== Source extract

Day 18: Fine-Tuning Concepts and Strategies
Fine-tuning is the process of adapting a pre-trained LLM to your data and use case. However, fine-tuning is not always the answer. Today we learn the criteria for deciding when and how to fine-tune.
Prompting vs Fine-Tuning Decision
Before fine-tuning, first check whether prompt engineering can solve the problem. Use the following criteria to decide.
# Decision tree expressed as code
decision_tree = {
"Does the current model + prompt produce the desired quality?": {
"Yes": "Fine-tuning not needed. Focus on prompt optimization",
"No": {
"Does Few-shot + RAG improve results?": {
"Yes": "Build a RAG pipeline recommended",
"No": {
"Is domain-specific knowledge needed?": {
"Yes": "Proceed with fine-tuning (LoRA/QLoRA recommended)",
"No": {
"Do you need to change output format/style?": {
"Yes": "Proceed with SFT (Supervised Fine-Tuning)",
"No": "Consider switching to a larger model",
}
}
}
}
}
}
}
}
# Decision criteria summary
criteria = [
("Prompting is sufficient", "General questions, simple format conversion, translation"),
("RAG is appropriate", "Up-to-date information needed, internal document-based Q&A"),
("Fine-tuning needed", "Domain-specific terminology, specific output style, consistent persona"),
]
for method, usecase in criteria:
print(f"[{method}] {usecase}")
Full Fine-Tuning vs Parameter-Efficient Fine-Tuning
Full Fine-Tuning updates all parameters. It is effective but requires enormous GPU memory. PEFT (Parameter-Efficient Fine-Tuning) trains only a small number of parameters to achieve similar results.
# Comparison table by fine-tuning method
comparison = {
"Method": ["Full FT", "LoRA", "QLoRA", "Prompt Tuning"],
"Trained params": ["100%", "0.1~1%", "0.1~1%", "<0.01%"],
"GPU memory": ["7B=28GB+", "7B=16GB", "7B=6GB", "7B=16GB"],
"Training speed": ["Slow", "Medium", "Medium", "Fast"],
"Performance": ["Best", "Very good","Good", "Limited"],
"Recommended": ["Large budget","General", "GPU limited","Quick experiments"],
}
# Print table
for key, values in comparison.items():
print(f"{key:16} | {' | '.join(values)}")

====

**What you have to do**:
From the fine-tuning page, output the stretch from "Prompting vs Fine-Tuning" through "criteria to decide." word for word.

== Entries supplied

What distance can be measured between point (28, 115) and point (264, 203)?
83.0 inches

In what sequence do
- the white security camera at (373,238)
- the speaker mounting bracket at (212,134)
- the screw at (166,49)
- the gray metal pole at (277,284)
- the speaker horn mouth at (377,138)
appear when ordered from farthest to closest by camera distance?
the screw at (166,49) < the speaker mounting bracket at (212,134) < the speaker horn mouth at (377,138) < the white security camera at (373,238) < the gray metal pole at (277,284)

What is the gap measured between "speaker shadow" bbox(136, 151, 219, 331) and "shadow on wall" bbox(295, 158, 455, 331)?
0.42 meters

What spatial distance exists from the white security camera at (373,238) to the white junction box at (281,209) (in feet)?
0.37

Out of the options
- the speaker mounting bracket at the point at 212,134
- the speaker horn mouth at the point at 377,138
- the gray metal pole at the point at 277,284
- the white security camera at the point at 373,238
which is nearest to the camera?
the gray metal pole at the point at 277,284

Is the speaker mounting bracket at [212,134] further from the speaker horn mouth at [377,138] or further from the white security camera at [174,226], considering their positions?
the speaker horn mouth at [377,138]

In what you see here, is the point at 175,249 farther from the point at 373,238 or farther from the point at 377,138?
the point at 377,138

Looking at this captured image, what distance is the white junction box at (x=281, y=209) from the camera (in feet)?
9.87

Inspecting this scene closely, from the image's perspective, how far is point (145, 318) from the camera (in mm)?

====

**Task output**:
Prompting vs Fine-Tuning Decision
Before fine-tuning, first check whether prompt engineering can solve the problem. Use the following criteria to decide.